◆ STUDY MATERIAL ◆
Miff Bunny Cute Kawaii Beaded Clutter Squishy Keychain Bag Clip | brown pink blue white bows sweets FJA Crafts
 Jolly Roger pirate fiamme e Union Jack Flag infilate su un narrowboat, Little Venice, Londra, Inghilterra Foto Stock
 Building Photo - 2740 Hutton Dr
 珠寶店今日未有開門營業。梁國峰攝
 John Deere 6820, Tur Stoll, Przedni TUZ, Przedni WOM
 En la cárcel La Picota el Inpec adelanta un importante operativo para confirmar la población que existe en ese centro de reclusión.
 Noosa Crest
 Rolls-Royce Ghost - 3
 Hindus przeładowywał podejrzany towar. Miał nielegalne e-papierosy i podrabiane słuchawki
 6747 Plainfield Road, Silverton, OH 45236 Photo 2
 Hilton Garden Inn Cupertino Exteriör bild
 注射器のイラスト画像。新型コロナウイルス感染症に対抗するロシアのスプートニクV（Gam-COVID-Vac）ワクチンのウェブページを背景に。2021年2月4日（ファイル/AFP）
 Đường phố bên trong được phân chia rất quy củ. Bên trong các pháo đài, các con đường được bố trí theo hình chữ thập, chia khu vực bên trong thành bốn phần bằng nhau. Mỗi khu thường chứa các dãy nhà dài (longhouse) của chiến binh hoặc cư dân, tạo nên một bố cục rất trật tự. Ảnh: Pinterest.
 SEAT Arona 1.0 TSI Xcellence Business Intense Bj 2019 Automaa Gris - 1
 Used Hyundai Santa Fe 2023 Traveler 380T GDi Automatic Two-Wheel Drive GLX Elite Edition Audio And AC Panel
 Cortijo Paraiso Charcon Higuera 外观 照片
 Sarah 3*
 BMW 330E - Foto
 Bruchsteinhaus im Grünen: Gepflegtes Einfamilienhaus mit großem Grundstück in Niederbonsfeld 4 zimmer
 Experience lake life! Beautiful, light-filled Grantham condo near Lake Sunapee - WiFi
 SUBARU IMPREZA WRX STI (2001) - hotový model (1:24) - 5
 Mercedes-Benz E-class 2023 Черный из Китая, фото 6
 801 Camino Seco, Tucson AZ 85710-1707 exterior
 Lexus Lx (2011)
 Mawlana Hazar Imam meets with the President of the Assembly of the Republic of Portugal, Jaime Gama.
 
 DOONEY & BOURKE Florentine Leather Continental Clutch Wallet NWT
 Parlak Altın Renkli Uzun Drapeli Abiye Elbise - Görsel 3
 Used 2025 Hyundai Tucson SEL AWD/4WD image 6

◆ TASK GOAL ◆
Set down exactly the lines that begin with the one containing "Mawlana Hazar Imam" and end with the last line above, and no others.

◆ COMPLETED TASK ◆
 Mawlana Hazar Imam meets with the President of the Assembly of the Republic of Portugal, Jaime Gama.
 
 DOONEY & BOURKE Florentine Leather Continental Clutch Wallet NWT
 Parlak Altın Renkli Uzun Drapeli Abiye Elbise - Görsel 3
 Used 2025 Hyundai Tucson SEL AWD/4WD image 6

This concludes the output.